> _TASK DETAILS_
Repeat the data that follows, word for word, without the images.

> _EXERCISE MATERIAL_
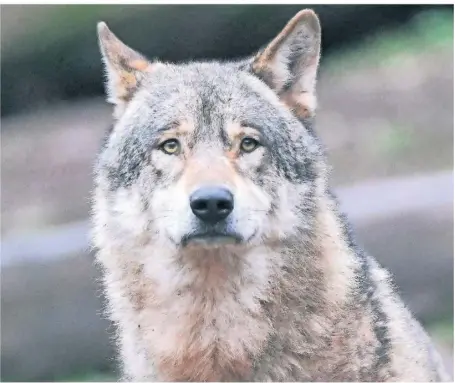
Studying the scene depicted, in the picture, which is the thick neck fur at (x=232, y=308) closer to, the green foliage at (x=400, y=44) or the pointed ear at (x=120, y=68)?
the pointed ear at (x=120, y=68)

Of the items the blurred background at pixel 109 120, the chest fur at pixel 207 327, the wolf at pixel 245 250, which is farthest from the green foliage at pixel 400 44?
the chest fur at pixel 207 327

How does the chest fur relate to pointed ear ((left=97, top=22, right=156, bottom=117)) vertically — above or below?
below

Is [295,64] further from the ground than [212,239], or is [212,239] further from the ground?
[295,64]

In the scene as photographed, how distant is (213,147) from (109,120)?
1.25m

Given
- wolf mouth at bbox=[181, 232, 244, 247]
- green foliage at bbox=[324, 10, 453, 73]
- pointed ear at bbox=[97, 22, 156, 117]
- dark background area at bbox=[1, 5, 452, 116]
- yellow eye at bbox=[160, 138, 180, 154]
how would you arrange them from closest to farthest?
1. wolf mouth at bbox=[181, 232, 244, 247]
2. yellow eye at bbox=[160, 138, 180, 154]
3. pointed ear at bbox=[97, 22, 156, 117]
4. dark background area at bbox=[1, 5, 452, 116]
5. green foliage at bbox=[324, 10, 453, 73]

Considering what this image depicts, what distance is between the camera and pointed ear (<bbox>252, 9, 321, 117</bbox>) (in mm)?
4008

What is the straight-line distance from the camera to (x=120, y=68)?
4.15 m

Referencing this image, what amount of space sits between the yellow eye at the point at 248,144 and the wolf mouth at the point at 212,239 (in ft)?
1.49

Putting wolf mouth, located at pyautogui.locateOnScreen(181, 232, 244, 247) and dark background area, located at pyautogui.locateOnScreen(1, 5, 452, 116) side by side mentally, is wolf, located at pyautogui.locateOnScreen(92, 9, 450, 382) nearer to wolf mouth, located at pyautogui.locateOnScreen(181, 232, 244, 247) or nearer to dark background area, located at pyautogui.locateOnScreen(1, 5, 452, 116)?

> _WRITTEN SOLUTION_
Studying the scene depicted, in the picture, which is the thick neck fur at (x=232, y=308) closer to, the green foliage at (x=400, y=44) or the pointed ear at (x=120, y=68)?
the pointed ear at (x=120, y=68)

Of the items the blurred background at pixel 109 120, the chest fur at pixel 207 327, the wolf at pixel 245 250, which is farthest from the green foliage at pixel 400 44?
the chest fur at pixel 207 327

How does the chest fur relate to pointed ear ((left=97, top=22, right=156, bottom=117)) vertically — above or below?
below

Is [295,64] further from the ground than [212,239], or is [212,239] further from the ground?
[295,64]

In the scene as photographed, how distant is (213,147) from (109,120)?
1.25m

Given
- wolf mouth at bbox=[181, 232, 244, 247]
- green foliage at bbox=[324, 10, 453, 73]
- pointed ear at bbox=[97, 22, 156, 117]
- dark background area at bbox=[1, 5, 452, 116]
- yellow eye at bbox=[160, 138, 180, 154]
how would you arrange them from closest to farthest?
1. wolf mouth at bbox=[181, 232, 244, 247]
2. yellow eye at bbox=[160, 138, 180, 154]
3. pointed ear at bbox=[97, 22, 156, 117]
4. dark background area at bbox=[1, 5, 452, 116]
5. green foliage at bbox=[324, 10, 453, 73]

Considering what this image depicts, what distance is between the camera and pointed ear (<bbox>252, 9, 321, 117</bbox>) (in mm)?
4008

What is the straight-line distance from the camera to (x=120, y=68)?
4.15 m

Referencing this image, what amount of space sits between the yellow eye at the point at 248,144 and the wolf mouth at the point at 212,239 (in ft)?
1.49

Putting wolf mouth, located at pyautogui.locateOnScreen(181, 232, 244, 247) and dark background area, located at pyautogui.locateOnScreen(1, 5, 452, 116) side by side mentally, is wolf, located at pyautogui.locateOnScreen(92, 9, 450, 382) nearer to wolf mouth, located at pyautogui.locateOnScreen(181, 232, 244, 247) or nearer to dark background area, located at pyautogui.locateOnScreen(1, 5, 452, 116)?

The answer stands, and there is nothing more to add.